Internet-Drafts are working documents of the Internet Engineering
Task Force (IETF). Note that other groups may also distribute
working documents as Internet-Drafts. The list of current Internet-
Drafts is at http://datatracker.ietf.org/drafts/current/.
Internet-Drafts are draft documents valid for a maximum of six months
and may be updated, replaced, or obsoleted by other documents at any
time.

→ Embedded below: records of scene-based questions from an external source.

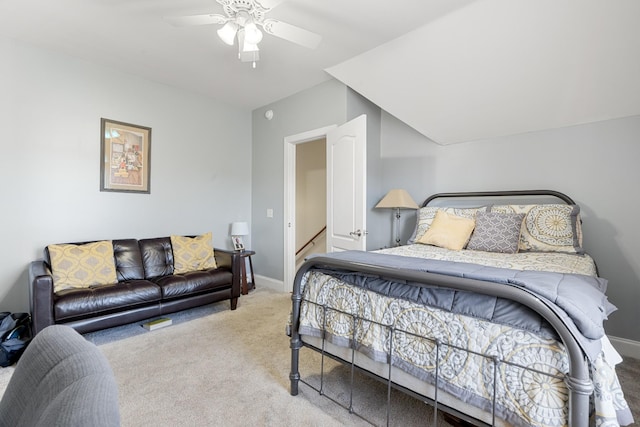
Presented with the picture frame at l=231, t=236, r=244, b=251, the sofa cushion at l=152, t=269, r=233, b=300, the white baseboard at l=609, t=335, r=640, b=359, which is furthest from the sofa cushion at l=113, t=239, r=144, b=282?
the white baseboard at l=609, t=335, r=640, b=359

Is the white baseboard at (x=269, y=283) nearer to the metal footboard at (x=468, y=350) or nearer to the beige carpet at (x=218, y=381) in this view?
the beige carpet at (x=218, y=381)

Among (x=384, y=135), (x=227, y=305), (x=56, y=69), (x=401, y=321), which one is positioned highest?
(x=56, y=69)

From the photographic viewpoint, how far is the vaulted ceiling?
202cm

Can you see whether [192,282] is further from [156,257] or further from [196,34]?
[196,34]

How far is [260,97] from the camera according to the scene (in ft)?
13.5

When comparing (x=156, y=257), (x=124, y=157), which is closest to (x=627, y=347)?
(x=156, y=257)

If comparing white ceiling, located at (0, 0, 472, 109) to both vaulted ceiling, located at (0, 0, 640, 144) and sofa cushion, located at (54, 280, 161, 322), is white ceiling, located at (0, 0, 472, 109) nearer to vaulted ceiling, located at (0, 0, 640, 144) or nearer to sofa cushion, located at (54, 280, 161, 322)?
vaulted ceiling, located at (0, 0, 640, 144)

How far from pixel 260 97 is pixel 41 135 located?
2.41 meters

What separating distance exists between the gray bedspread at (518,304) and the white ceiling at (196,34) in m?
1.95

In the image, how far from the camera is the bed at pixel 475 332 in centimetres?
96

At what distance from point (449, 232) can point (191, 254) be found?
276cm

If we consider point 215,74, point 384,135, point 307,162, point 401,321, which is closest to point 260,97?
point 215,74

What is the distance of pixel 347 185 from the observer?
3131 millimetres

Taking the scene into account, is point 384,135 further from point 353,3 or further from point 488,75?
point 353,3
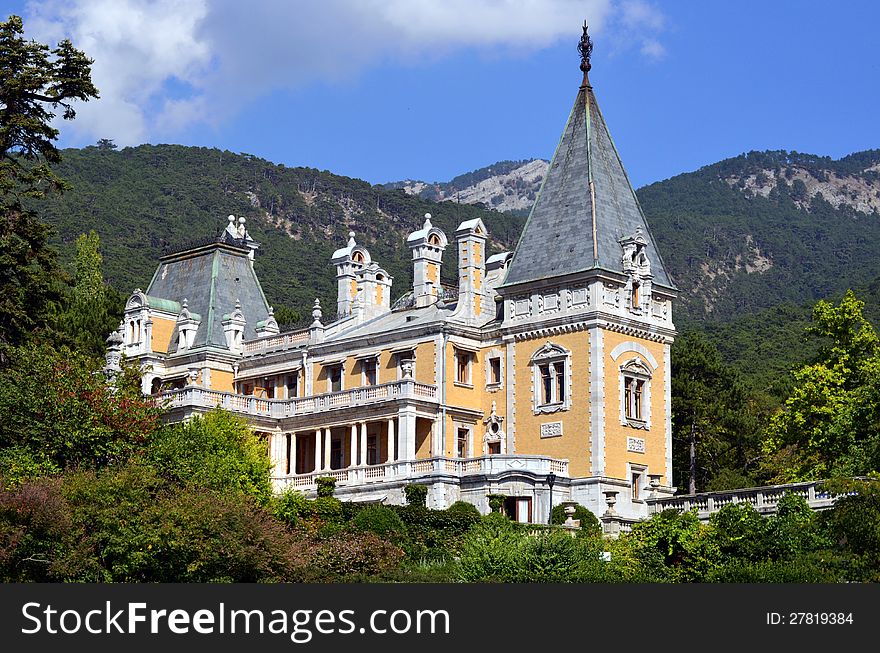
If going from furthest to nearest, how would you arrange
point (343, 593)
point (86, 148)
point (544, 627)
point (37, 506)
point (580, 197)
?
A: 1. point (86, 148)
2. point (580, 197)
3. point (37, 506)
4. point (343, 593)
5. point (544, 627)

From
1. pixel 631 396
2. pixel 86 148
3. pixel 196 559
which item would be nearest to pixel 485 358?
pixel 631 396

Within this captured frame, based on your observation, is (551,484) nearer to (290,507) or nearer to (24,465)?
(290,507)

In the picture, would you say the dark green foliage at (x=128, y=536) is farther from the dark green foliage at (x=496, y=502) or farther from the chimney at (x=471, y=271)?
the chimney at (x=471, y=271)

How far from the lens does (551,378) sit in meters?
64.1

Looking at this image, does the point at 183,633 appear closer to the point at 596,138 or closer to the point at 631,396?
the point at 631,396

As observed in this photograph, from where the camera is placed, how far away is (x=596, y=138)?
67.5 metres

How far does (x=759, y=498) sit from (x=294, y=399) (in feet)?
81.3

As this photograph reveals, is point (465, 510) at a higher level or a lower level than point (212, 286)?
lower

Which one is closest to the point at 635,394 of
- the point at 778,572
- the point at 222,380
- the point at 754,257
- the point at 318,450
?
the point at 318,450

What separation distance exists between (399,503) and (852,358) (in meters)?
18.7

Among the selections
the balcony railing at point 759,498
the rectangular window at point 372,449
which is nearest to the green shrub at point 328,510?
the rectangular window at point 372,449

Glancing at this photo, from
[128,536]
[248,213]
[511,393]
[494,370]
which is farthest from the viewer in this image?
[248,213]

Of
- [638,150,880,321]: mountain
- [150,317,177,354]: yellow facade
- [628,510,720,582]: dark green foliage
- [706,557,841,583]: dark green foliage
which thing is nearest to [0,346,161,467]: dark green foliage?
[628,510,720,582]: dark green foliage

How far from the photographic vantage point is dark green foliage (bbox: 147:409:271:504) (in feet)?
169
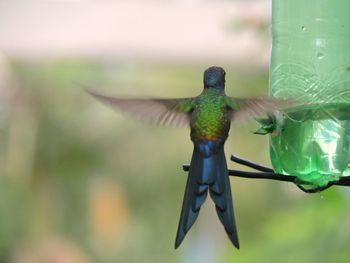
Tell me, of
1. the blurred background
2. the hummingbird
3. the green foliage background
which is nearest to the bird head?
the hummingbird

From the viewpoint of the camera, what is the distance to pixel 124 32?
7.36 meters

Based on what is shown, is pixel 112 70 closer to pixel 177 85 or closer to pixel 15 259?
pixel 177 85

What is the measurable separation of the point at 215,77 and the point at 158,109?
0.18m

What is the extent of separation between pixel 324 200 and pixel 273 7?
95 cm

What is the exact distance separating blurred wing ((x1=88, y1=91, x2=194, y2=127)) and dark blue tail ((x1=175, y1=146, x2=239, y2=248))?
155mm

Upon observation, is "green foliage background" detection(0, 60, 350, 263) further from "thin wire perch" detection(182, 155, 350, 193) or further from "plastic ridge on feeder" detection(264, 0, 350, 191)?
"thin wire perch" detection(182, 155, 350, 193)

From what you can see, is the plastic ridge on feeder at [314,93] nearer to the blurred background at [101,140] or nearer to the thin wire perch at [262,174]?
the thin wire perch at [262,174]

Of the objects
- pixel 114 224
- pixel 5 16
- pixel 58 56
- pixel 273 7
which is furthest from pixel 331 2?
pixel 5 16

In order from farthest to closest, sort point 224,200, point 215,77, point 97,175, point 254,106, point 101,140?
1. point 101,140
2. point 97,175
3. point 215,77
4. point 254,106
5. point 224,200

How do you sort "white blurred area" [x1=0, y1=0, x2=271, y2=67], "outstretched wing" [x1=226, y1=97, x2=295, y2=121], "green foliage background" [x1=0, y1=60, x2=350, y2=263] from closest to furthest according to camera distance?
"outstretched wing" [x1=226, y1=97, x2=295, y2=121]
"green foliage background" [x1=0, y1=60, x2=350, y2=263]
"white blurred area" [x1=0, y1=0, x2=271, y2=67]

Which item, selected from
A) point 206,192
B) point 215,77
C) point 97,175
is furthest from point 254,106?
point 97,175

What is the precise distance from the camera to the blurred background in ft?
22.8

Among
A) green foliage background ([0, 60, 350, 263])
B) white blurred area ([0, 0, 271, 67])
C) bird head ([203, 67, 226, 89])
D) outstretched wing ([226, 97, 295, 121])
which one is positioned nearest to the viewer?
outstretched wing ([226, 97, 295, 121])

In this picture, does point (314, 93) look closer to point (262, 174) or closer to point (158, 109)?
point (262, 174)
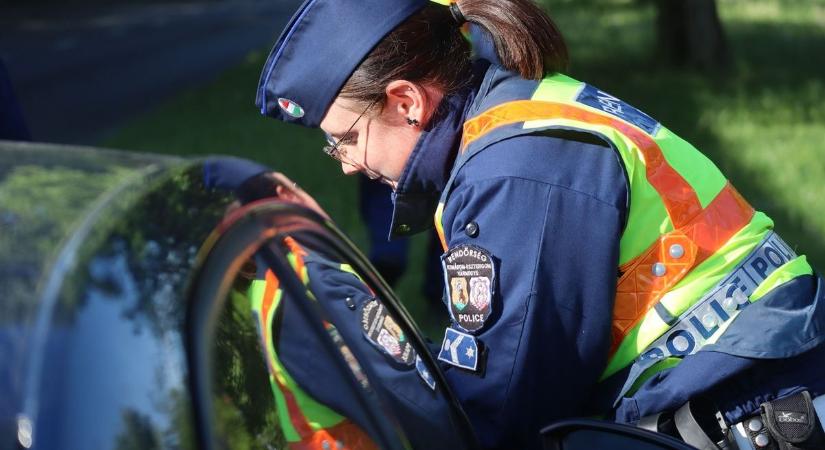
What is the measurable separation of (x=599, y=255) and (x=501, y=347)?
8.8 inches

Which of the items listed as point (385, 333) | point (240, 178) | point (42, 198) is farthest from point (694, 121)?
point (42, 198)

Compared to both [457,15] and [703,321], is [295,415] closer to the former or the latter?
[703,321]

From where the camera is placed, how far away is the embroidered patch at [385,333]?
1.94 meters

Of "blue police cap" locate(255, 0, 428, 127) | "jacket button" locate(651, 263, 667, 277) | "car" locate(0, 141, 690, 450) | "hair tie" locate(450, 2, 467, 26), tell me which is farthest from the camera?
"hair tie" locate(450, 2, 467, 26)

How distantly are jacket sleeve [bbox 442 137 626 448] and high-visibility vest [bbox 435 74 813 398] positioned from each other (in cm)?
5

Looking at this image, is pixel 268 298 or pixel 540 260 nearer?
pixel 268 298

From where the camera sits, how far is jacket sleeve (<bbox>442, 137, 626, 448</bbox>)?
2.04 meters

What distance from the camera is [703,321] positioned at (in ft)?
7.09

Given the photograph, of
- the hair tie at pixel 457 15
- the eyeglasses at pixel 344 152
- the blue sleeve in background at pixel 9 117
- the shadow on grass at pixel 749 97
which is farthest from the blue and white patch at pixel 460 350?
the shadow on grass at pixel 749 97

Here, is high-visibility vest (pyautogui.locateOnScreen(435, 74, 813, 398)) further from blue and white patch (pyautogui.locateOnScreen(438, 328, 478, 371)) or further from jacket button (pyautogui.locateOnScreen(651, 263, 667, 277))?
blue and white patch (pyautogui.locateOnScreen(438, 328, 478, 371))

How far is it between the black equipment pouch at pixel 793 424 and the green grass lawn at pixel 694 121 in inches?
127

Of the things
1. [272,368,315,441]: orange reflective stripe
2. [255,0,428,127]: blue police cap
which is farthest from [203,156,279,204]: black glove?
[255,0,428,127]: blue police cap

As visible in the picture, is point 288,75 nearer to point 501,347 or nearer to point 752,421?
point 501,347

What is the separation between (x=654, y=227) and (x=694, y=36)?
1156 centimetres
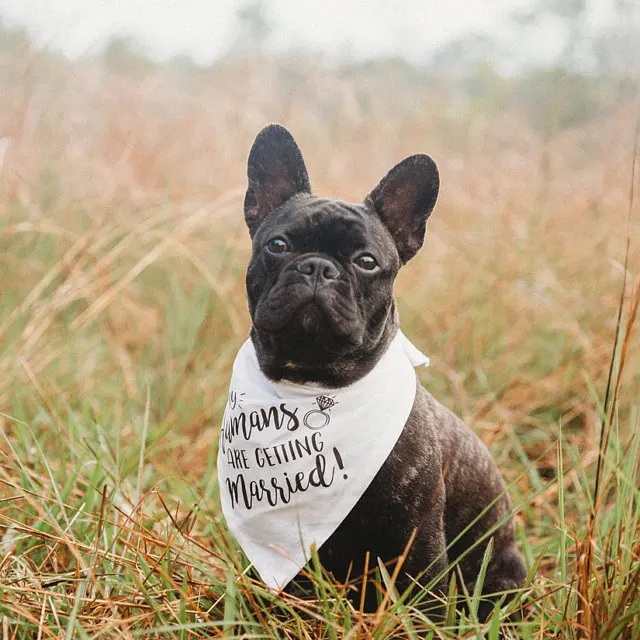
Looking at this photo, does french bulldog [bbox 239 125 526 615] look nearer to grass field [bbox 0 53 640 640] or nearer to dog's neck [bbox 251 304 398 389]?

It is inappropriate to use Internet-Drafts as reference
material or to cite them other than as "work in progress."
This Internet-Draft will expire on April 19, 2015.
Copyright Notice
Copyright (c) 2014 IETF Trust and the persons identified as the
document authors. All rights reserved.
This document is subject to BCP 78 and the IETF Trust's Legal
Provisions Relating to IETF Documents
(http://trustee.ietf.org/license-info) in effect on the date of
publication of this document. Please review these documents
carefully, as they describe your rights and restrictions with respect
to this document. Code Components extracted from this document must
include Simplified BSD License text as described in Section 4.e of
the Trust Legal Provisions and are provided without warranty as
described in the Simplified BSD License.
This document may contain material from IETF Documents or IETF
Contributions published or made publicly available before November
Bray Expires April 19, 2015 [Page 1]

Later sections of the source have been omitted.